### WHAT YOU ARE ASKED TO DO
Each entry below should be output exactly, apart from its images.

————

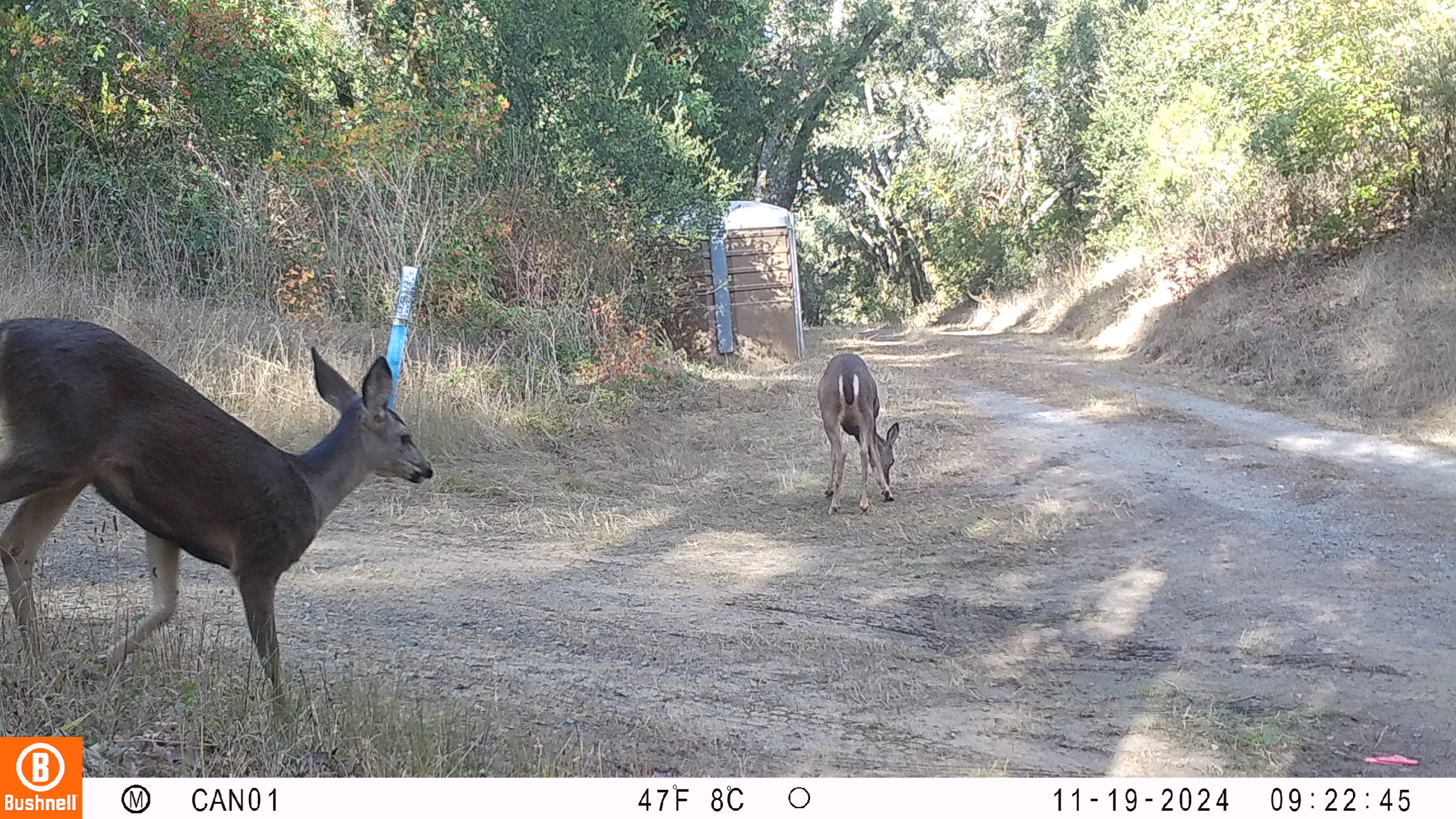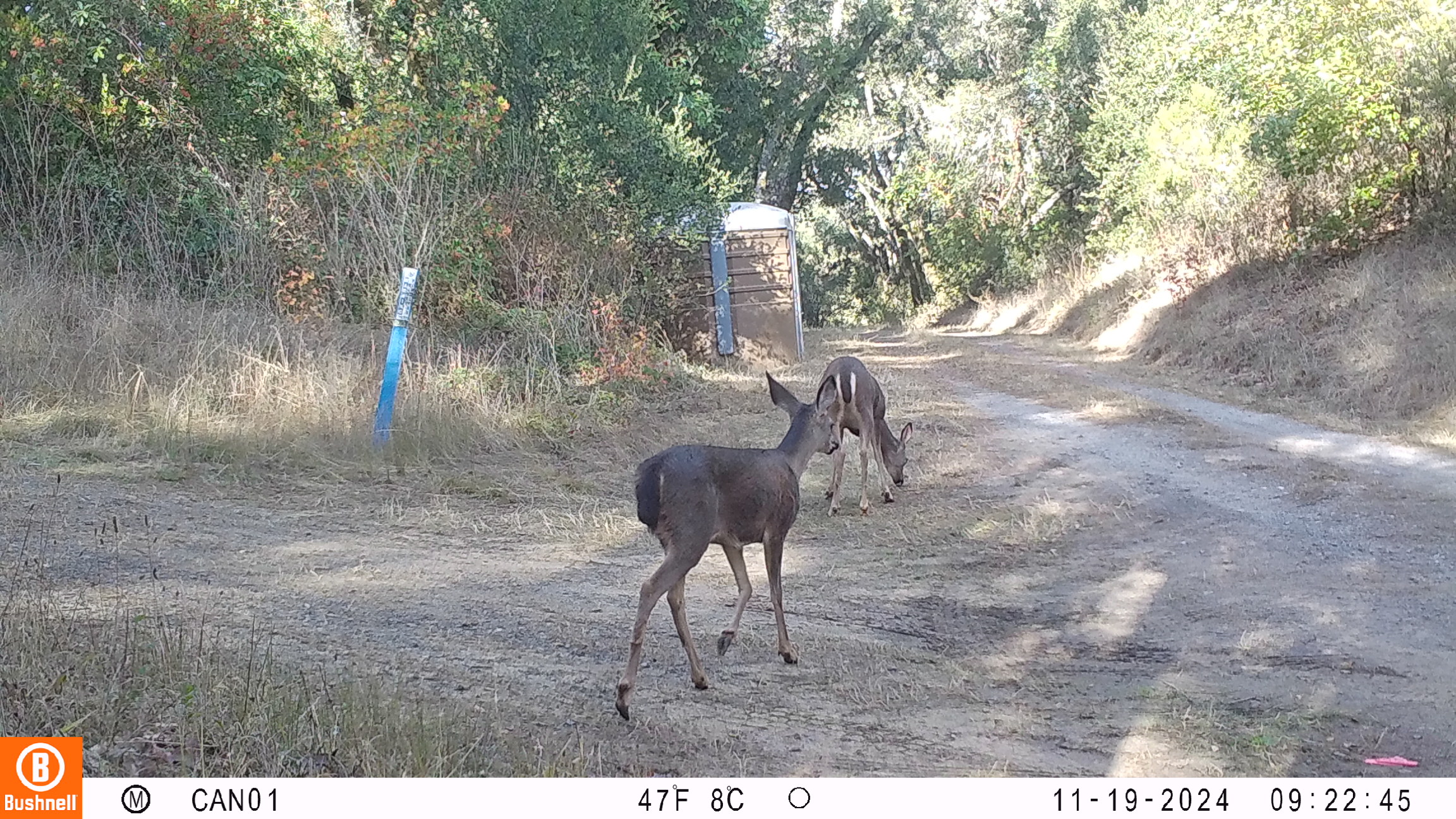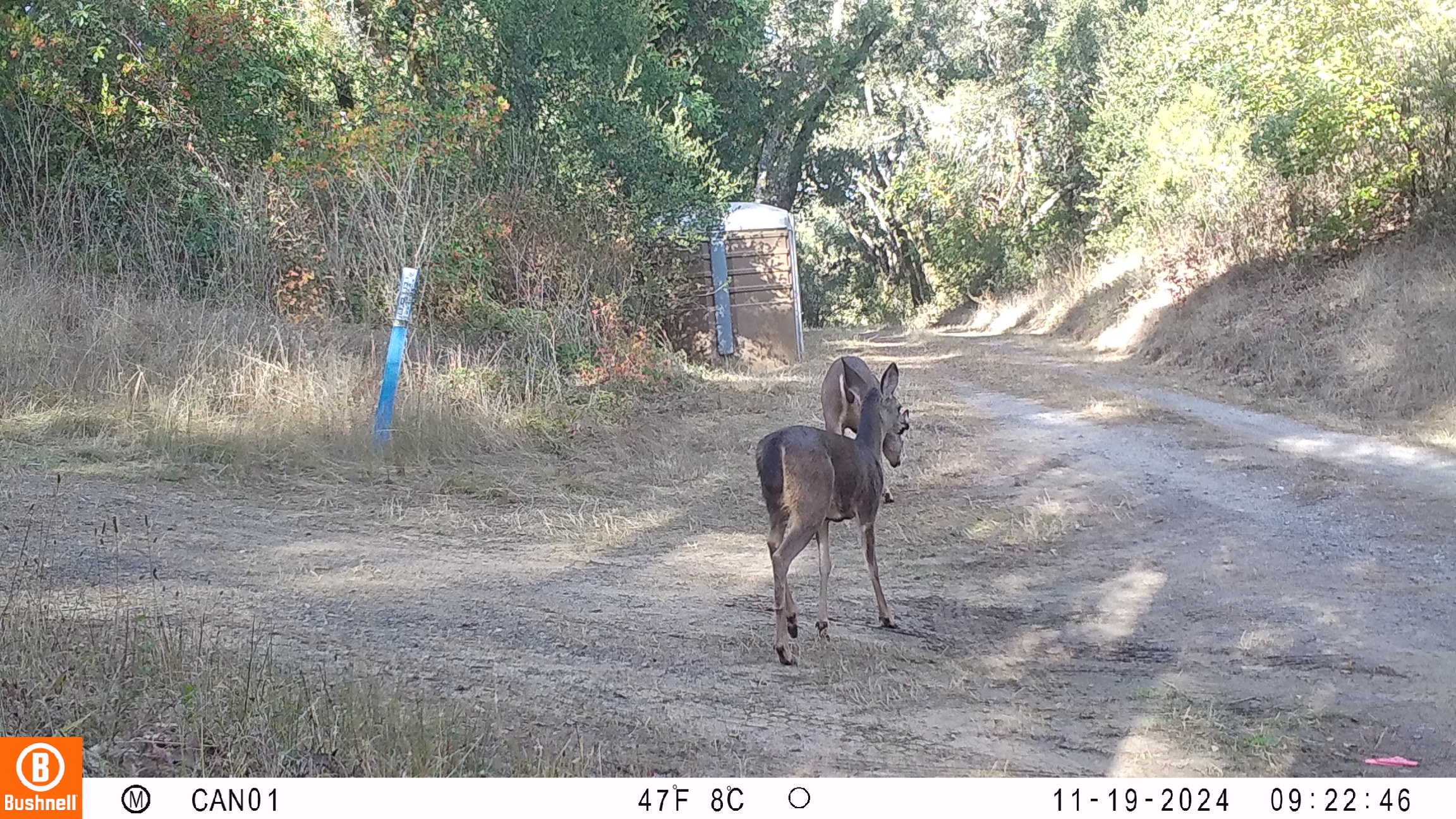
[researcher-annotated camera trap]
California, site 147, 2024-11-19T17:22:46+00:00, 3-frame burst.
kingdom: Animalia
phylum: Chordata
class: Mammalia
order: Artiodactyla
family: Cervidae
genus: Odocoileus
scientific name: Odocoileus hemionus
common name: mule deer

————

### PROBLEM SOLUTION
[researcher-annotated camera trap]
California, site 147, 2024-11-19T17:22:46+00:00, 3-frame burst.
kingdom: Animalia
phylum: Chordata
class: Mammalia
order: Artiodactyla
family: Cervidae
genus: Odocoileus
scientific name: Odocoileus hemionus
common name: mule deer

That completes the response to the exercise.